### GIVEN TASK
From the listing that follows, output everything exactly except the pictures.

##### EXERCISE INPUTS

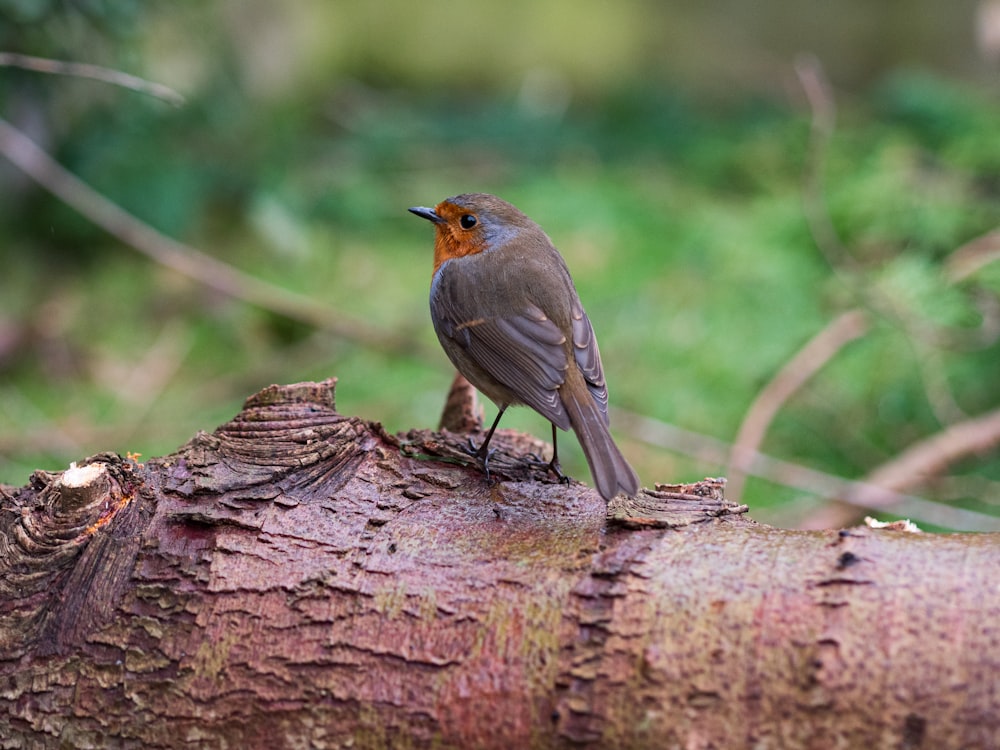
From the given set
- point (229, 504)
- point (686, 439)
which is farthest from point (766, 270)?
point (229, 504)

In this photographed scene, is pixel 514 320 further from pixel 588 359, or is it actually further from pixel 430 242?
pixel 430 242

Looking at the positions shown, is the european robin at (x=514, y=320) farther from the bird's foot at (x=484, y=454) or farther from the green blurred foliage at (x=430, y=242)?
the green blurred foliage at (x=430, y=242)

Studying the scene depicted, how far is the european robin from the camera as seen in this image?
100 inches

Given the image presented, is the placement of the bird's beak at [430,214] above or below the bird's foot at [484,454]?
above

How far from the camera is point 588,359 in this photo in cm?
269

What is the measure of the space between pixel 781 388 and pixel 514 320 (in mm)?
2092

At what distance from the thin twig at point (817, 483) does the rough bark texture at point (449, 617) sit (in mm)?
2049

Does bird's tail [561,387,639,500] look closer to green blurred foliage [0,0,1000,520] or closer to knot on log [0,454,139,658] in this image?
knot on log [0,454,139,658]

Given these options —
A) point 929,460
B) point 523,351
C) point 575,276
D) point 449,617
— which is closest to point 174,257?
point 575,276

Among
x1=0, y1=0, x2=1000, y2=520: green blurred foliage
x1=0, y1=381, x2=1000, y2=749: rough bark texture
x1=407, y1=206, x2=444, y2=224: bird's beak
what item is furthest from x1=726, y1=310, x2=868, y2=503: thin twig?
x1=0, y1=381, x2=1000, y2=749: rough bark texture

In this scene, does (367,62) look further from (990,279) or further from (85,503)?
(85,503)

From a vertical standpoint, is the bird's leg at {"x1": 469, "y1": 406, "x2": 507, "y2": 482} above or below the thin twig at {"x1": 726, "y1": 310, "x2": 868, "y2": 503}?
below

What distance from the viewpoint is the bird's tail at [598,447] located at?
2.00 metres

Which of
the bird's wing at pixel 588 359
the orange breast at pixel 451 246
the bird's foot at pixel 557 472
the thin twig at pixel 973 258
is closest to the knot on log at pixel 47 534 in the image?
the bird's foot at pixel 557 472
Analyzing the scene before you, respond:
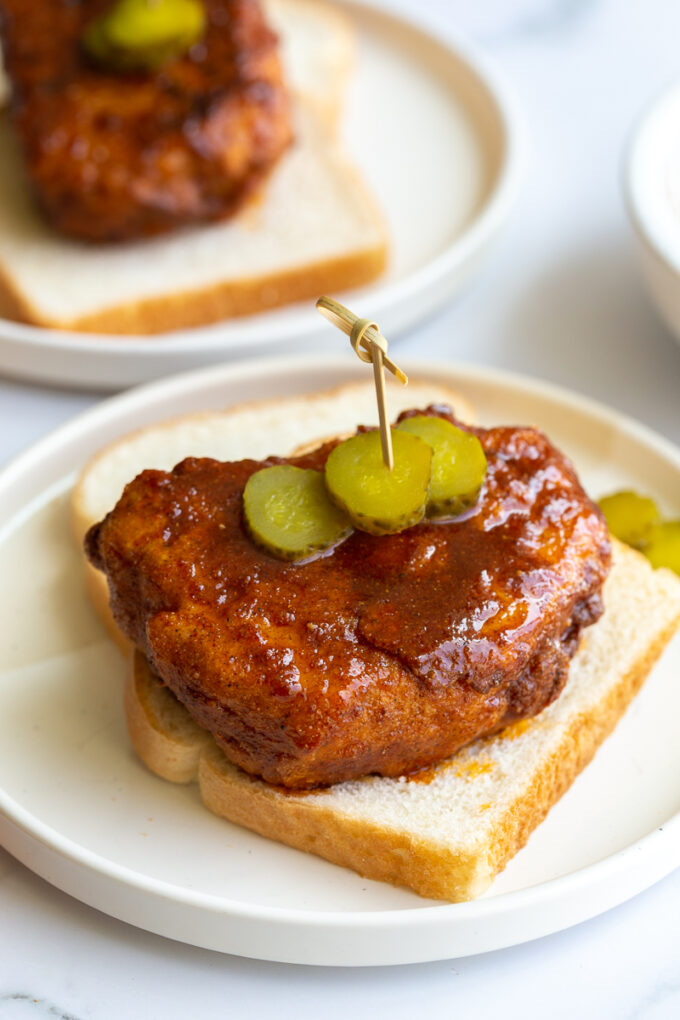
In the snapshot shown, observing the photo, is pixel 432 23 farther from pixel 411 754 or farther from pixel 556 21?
pixel 411 754

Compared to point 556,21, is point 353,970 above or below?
below

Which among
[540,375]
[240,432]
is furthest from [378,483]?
[540,375]

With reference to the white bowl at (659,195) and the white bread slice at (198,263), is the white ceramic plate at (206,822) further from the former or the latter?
the white bread slice at (198,263)

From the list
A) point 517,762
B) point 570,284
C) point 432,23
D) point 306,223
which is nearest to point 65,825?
point 517,762

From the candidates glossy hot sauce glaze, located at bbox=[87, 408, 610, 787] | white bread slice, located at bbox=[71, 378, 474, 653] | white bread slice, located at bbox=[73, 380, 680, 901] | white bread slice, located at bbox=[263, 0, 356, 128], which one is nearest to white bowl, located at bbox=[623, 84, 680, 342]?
white bread slice, located at bbox=[71, 378, 474, 653]

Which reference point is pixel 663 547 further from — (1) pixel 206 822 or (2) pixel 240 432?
(1) pixel 206 822

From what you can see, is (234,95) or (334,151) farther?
(334,151)
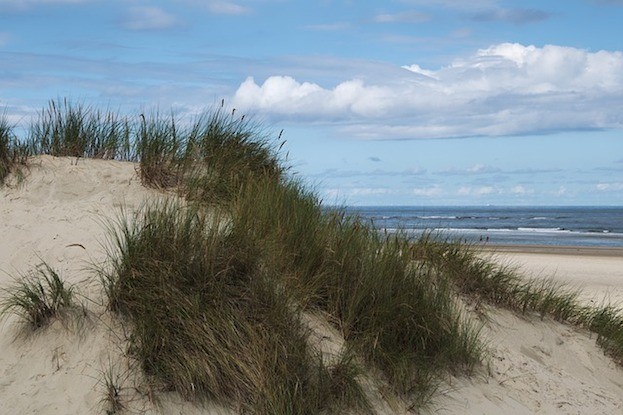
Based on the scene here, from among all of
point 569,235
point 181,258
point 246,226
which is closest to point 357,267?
point 246,226

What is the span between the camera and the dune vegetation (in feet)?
→ 20.7

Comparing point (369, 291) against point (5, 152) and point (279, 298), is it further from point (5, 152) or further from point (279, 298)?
point (5, 152)

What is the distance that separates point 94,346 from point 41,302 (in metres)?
0.67

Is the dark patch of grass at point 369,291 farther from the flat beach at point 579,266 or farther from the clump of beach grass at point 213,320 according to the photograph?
the flat beach at point 579,266

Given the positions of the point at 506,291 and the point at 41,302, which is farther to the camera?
the point at 506,291

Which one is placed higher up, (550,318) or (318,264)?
(318,264)

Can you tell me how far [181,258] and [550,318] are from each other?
511 cm

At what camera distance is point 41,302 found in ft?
22.6

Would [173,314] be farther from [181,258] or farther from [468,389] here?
[468,389]

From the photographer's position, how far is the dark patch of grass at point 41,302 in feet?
22.4

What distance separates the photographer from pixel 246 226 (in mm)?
7332

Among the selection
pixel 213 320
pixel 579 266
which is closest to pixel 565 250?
pixel 579 266

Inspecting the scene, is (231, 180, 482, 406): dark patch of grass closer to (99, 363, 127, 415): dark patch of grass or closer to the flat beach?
(99, 363, 127, 415): dark patch of grass

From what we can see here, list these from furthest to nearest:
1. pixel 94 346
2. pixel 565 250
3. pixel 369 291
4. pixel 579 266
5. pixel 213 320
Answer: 1. pixel 565 250
2. pixel 579 266
3. pixel 369 291
4. pixel 94 346
5. pixel 213 320
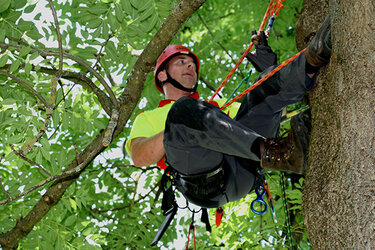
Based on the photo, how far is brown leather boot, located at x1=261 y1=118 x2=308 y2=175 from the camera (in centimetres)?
267

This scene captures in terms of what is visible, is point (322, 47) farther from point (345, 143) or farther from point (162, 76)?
point (162, 76)

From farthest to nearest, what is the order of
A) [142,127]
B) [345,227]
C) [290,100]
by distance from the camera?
[142,127], [290,100], [345,227]

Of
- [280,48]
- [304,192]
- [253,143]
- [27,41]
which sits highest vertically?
[280,48]

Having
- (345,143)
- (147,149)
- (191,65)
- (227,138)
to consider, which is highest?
(191,65)

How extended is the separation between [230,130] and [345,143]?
94cm

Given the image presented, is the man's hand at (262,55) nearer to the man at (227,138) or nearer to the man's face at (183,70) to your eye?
the man at (227,138)

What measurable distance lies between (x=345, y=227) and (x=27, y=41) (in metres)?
3.29

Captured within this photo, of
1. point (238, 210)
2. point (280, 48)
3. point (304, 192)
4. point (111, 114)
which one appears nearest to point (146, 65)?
point (111, 114)

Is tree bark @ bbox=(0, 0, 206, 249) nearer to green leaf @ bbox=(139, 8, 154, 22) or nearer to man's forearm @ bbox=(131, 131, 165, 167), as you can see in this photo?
man's forearm @ bbox=(131, 131, 165, 167)

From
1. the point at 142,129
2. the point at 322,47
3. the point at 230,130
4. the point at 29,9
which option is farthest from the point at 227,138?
the point at 29,9

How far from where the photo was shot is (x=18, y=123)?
3768 millimetres

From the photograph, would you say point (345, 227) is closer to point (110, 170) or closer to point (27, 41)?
point (27, 41)

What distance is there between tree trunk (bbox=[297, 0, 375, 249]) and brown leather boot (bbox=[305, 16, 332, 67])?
19 centimetres

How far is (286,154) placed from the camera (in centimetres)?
272
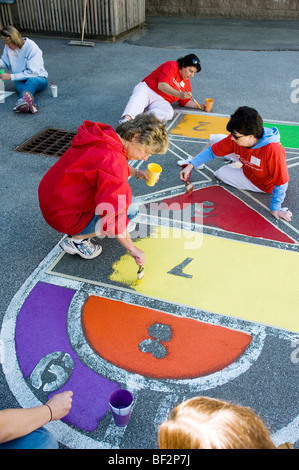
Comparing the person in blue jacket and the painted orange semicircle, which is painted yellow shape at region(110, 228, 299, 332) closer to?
the painted orange semicircle

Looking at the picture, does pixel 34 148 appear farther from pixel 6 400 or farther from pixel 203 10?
pixel 203 10

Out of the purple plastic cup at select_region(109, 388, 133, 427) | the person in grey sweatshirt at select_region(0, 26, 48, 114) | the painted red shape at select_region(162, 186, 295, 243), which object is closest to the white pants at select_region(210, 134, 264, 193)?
the painted red shape at select_region(162, 186, 295, 243)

##########

### FULL RESPONSE
From the given set
- point (229, 504)
- point (686, 439)
which is farthest from point (766, 270)?
point (229, 504)

In this photographed scene, is pixel 514 320 further from pixel 588 359, or is it actually further from pixel 430 242?
pixel 430 242

Looking at the positions shown, is the european robin at (x=514, y=320) farther from the bird's foot at (x=484, y=454) or farther from the green blurred foliage at (x=430, y=242)?
the green blurred foliage at (x=430, y=242)

Studying the scene depicted, how far is the european robin from the camera as seen in this image?
100 inches

Given the image presented, is the placement of the bird's beak at [430,214] above or below the bird's foot at [484,454]?
above

How far from the camera is point 588,359 in this photo in cm?
269

What is the measure of the space between pixel 781 388 and pixel 514 320 (in mm)?
2092

At what distance from the thin twig at point (817, 483) does the rough bark texture at point (449, 617) sit (in mm)?
2049

Does bird's tail [561,387,639,500] look closer to green blurred foliage [0,0,1000,520] or closer to knot on log [0,454,139,658] in this image?
knot on log [0,454,139,658]

Given these options —
A) point 929,460
B) point 523,351
C) point 575,276
D) point 449,617
— which is closest to point 174,257?
point 575,276

Among
x1=0, y1=0, x2=1000, y2=520: green blurred foliage
x1=0, y1=381, x2=1000, y2=749: rough bark texture
x1=407, y1=206, x2=444, y2=224: bird's beak
what item is furthest from x1=726, y1=310, x2=868, y2=503: thin twig?
x1=0, y1=381, x2=1000, y2=749: rough bark texture

In this scene, does (367,62) look further from (990,279) or further from (85,503)?
(85,503)

From a vertical standpoint, is the bird's leg at {"x1": 469, "y1": 406, "x2": 507, "y2": 482} above or below the thin twig at {"x1": 726, "y1": 310, "x2": 868, "y2": 503}?
below

What distance from the viewpoint is the bird's tail at [598,447] located at?
2.00 metres

Which of
the bird's wing at pixel 588 359
the orange breast at pixel 451 246
the bird's foot at pixel 557 472
the thin twig at pixel 973 258
is closest to the knot on log at pixel 47 534 in the image?
the bird's foot at pixel 557 472
Analyzing the scene before you, respond:
In the snapshot shown, observing the photo, is pixel 432 23 farther from pixel 411 754 or farther from pixel 556 21?
pixel 411 754

Compared to point 556,21, is point 353,970 above or below?
below

Which among
[540,375]
[240,432]
is furthest from [378,483]?
[540,375]

With reference to the white bowl at (659,195) and the white bread slice at (198,263), is the white ceramic plate at (206,822) further from the former or the latter?
the white bread slice at (198,263)

From the list
A) point 517,762
B) point 570,284
C) point 432,23
D) point 306,223
which is nearest to point 65,825?
point 517,762

From the candidates glossy hot sauce glaze, located at bbox=[87, 408, 610, 787] | white bread slice, located at bbox=[71, 378, 474, 653] | white bread slice, located at bbox=[73, 380, 680, 901] | white bread slice, located at bbox=[263, 0, 356, 128], which one is nearest to white bowl, located at bbox=[623, 84, 680, 342]?
white bread slice, located at bbox=[71, 378, 474, 653]

Which reference point is pixel 663 547 further from — (1) pixel 206 822 or (2) pixel 240 432?
(1) pixel 206 822

From what you can see, is (234,95) or (334,151) farther?
(334,151)
Based on the scene here, from among all of
point 569,235
point 181,258
point 246,226
which is closest to point 357,267?
point 246,226

What is the span between the camera and the dune vegetation (in feet)?
→ 20.7

Comparing point (369, 291) against point (5, 152) and point (279, 298), is it further from point (5, 152) or further from point (279, 298)?
point (5, 152)

What is the distance that separates point 94,346 from point 41,302 (in metres)?
0.67

Is the dark patch of grass at point 369,291 farther from the flat beach at point 579,266 or farther from the clump of beach grass at point 213,320 according to the photograph?
the flat beach at point 579,266

Given the positions of the point at 506,291 and the point at 41,302, which is farther to the camera?
the point at 506,291

Which one is placed higher up, (550,318) or (318,264)?
(318,264)

Can you tell me how far [181,258] and [550,318] are from each other?
511 cm

At what camera distance is point 41,302 found in ft?
22.6

Would [173,314] be farther from [181,258] or farther from [468,389] here?
[468,389]

From the photographer's position, how far is the dark patch of grass at point 41,302 in feet?
22.4

What distance separates the photographer from pixel 246 226 (in mm)?
7332

Among the selection
pixel 213 320
pixel 579 266
which is closest to pixel 565 250?
pixel 579 266

Inspecting the scene, is (231, 180, 482, 406): dark patch of grass closer to (99, 363, 127, 415): dark patch of grass or closer to the flat beach?
(99, 363, 127, 415): dark patch of grass

From what we can see here, list these from furthest to nearest:
1. pixel 94 346
2. pixel 565 250
3. pixel 369 291
4. pixel 579 266
5. pixel 213 320
Answer: 1. pixel 565 250
2. pixel 579 266
3. pixel 369 291
4. pixel 94 346
5. pixel 213 320
Based on the photo, how far is brown leather boot, located at x1=261 y1=118 x2=308 y2=175 from the camera (in centimetres)?
267

This scene captures in terms of what is visible, is point (322, 47) farther from point (345, 143) or farther from point (162, 76)?
point (162, 76)

From farthest to nearest, what is the order of
A) [142,127]
B) [345,227]
C) [290,100]
by distance from the camera?
[142,127], [290,100], [345,227]

Of
- [280,48]
- [304,192]
- [253,143]
- [27,41]
which sits highest vertically?
[280,48]

Having
- (345,143)
- (147,149)
- (191,65)
- (227,138)
to consider, which is highest?
(191,65)

How extended is the separation between [230,130] and [345,143]?
94cm

Given the image presented, is the man's hand at (262,55) nearer to the man at (227,138) or nearer to the man's face at (183,70) to your eye?
the man at (227,138)

What measurable distance lies between (x=345, y=227) and (x=27, y=41) (in metres)?
3.29

Captured within this photo, of
1. point (238, 210)
2. point (280, 48)
3. point (304, 192)
4. point (111, 114)
which one appears nearest to point (146, 65)?
point (111, 114)

Is tree bark @ bbox=(0, 0, 206, 249) nearer to green leaf @ bbox=(139, 8, 154, 22) or nearer to man's forearm @ bbox=(131, 131, 165, 167), as you can see in this photo?
man's forearm @ bbox=(131, 131, 165, 167)

From
1. the point at 142,129
2. the point at 322,47
3. the point at 230,130
4. the point at 29,9
which option is farthest from the point at 227,138?
the point at 29,9

How far from where the photo was shot is (x=18, y=123)?
3768 millimetres

From the photograph, would you say point (345, 227) is closer to point (110, 170) or closer to point (27, 41)?
point (27, 41)

What distance is there between tree trunk (bbox=[297, 0, 375, 249]) and brown leather boot (bbox=[305, 16, 332, 67])?
19 centimetres

How far is (286,154) placed from the camera (in centimetres)?
272
Comparing the person in blue jacket and the painted orange semicircle, which is painted yellow shape at region(110, 228, 299, 332) closer to?
the painted orange semicircle

Looking at the picture, does pixel 34 148 appear farther from pixel 6 400 or farther from pixel 203 10?
pixel 203 10

Out of the purple plastic cup at select_region(109, 388, 133, 427) | the person in grey sweatshirt at select_region(0, 26, 48, 114) | the painted red shape at select_region(162, 186, 295, 243), which object is closest to the white pants at select_region(210, 134, 264, 193)?
the painted red shape at select_region(162, 186, 295, 243)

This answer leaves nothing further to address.